* TEXTO DE LEITURA *
----
Escritas do fundo do mar

02
Dez 09
O sonho acordou a meio do fim pouco depois de ter iniciado. Espreguiçou o espanto e olhou para o relógio: faltavam poucos minutos para depois. Decidiu dormir mais um pouco. Lá fora, a chuva despedia-se da noite e abraçava os primeiros raios da manhã.

Algumas portas ao lado a doença tinha começado a acabar. Fazia as malas dos últimos dias e preparava-se para mudar de corpo. Tinha cumprido a sua missão ali, fazendo o possível por deixar bem vincada a tosse, a febre e as dores de tudo e mais alguma coisa.

No andar de baixo, a partilha dava as mãos ao destino e reforçava os laços de vida com um sincero amo-te. Tinham passado a noite enroscados no sofá a beber chá de alegria e a ver filmes de futuro com um sorriso nos lábios. Para aquecer o momento tinham-se tapado com a manta da tranquilidade enquanto se divertiam a baralhar pernas.
----
* DADOS FORNECIDOS *
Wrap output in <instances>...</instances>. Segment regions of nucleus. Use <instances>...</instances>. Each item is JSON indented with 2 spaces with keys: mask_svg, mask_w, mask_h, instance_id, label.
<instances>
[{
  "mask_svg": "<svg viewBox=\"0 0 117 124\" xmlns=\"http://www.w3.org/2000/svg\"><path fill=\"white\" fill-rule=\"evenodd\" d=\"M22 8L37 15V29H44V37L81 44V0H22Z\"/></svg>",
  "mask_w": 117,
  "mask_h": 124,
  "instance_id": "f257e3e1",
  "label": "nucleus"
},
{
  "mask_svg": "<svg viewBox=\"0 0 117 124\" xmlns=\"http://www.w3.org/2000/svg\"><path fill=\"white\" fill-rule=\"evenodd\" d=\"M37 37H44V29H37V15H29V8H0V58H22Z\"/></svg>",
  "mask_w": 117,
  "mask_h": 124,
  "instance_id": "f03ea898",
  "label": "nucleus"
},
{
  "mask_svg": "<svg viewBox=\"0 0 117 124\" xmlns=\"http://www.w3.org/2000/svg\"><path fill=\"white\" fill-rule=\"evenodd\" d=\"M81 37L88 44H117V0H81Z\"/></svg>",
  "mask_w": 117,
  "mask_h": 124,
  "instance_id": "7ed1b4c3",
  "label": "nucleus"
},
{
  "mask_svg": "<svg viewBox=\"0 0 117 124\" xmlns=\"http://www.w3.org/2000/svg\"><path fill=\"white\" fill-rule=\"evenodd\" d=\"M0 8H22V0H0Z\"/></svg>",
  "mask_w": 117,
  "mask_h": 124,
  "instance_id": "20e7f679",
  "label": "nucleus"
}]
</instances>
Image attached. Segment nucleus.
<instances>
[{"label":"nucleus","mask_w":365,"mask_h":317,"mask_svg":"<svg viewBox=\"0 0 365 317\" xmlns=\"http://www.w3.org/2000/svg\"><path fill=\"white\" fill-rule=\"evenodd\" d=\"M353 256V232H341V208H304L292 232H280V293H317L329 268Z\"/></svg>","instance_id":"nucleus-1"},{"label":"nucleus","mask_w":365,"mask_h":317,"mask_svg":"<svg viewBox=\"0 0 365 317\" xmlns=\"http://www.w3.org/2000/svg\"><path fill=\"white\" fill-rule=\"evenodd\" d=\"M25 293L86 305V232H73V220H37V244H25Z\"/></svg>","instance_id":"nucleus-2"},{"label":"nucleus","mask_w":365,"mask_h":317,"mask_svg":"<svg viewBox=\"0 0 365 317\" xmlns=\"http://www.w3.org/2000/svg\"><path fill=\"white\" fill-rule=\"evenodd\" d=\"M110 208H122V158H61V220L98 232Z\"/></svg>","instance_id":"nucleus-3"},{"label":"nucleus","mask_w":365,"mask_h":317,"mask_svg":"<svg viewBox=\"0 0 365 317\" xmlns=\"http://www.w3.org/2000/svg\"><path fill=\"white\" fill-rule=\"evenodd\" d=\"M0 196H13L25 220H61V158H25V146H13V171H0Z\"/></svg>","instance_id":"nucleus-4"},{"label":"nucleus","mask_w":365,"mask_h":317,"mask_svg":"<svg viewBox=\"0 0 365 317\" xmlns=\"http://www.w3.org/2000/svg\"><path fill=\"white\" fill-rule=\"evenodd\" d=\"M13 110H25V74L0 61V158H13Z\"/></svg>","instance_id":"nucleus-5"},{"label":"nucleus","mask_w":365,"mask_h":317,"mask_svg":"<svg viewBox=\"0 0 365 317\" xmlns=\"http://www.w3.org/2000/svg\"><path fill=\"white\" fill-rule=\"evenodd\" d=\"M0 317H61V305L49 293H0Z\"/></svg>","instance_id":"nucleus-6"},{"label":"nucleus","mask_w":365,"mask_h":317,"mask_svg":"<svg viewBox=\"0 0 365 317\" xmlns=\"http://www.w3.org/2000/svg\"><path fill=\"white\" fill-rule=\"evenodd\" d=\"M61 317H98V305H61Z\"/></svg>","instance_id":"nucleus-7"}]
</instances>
----
* INSTRUÇÕES DA TAREFA *
Segundo o texto de leitura, com que se tinham tapado no andar de baixo para aquecer o momento?

* RESPOSTA *
Com a manta da tranquilidade.